The Swiss luxury giant, whose other brands include fashion house Chloe and fountain pen maker Montblanc, posted €5.3 billion (US$6 billion) in global revenue in its first quarter ending in June.
It was a 14% increase from the same three-month period last year.
But it was lower than the €5.4 billion expected by analysts surveyed by Swiss news agency AWP.
The group reported a “strong rebound” in the Asia-Pacific region, excluding Japan, with revenue surging 40% to €2.2 billion at constant exchange rates.
The removal of Covid restrictions and the reopening of borders in China in January led to double-digit growth in the mainland and triple-digit increases in Hong Kong and Macau.

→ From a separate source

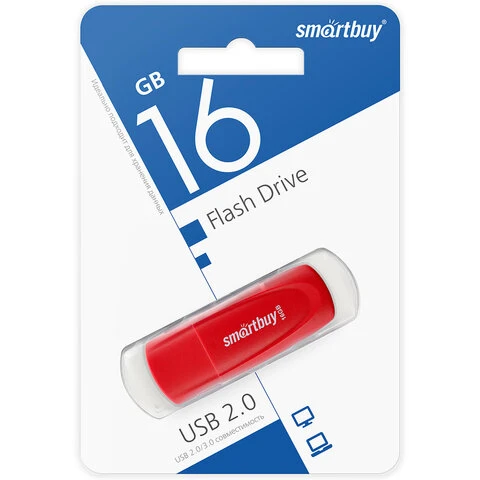 Флеш-диск 16GB SMARTBUY Scout USB 2.0, красный, SB016GB2SCR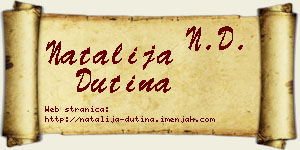 Natalija Dutina vizit kartica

But sales fell 2% in the Americas to €1.1 billion, stemming from “lower wholesale sales and retail sales broadly aligned with the prior-year period”, the company said.
Richemont shares fell 7.8% to 141.90 Swiss francs (US$165.3) in mid-morning deals on the Swiss stock exchange.
Analysts said US consumers may be less tempted to spend on luxury items over concerns that the economy could slip into recession.
Richemont posted a “strong set of figures” overall, said Jon Cox, head of European consumer equities at Kepler Capital Markets.
“However, it was just shy of expectations with the watch and other segments along with the Americas maybe disappointing some in the market, who were maybe overly optimistic going into the print,” Cox told AFP.
While sales in China jumped, data on Monday showed the world’s second-biggest economy grew less than expected in the second quarter at 6.3%.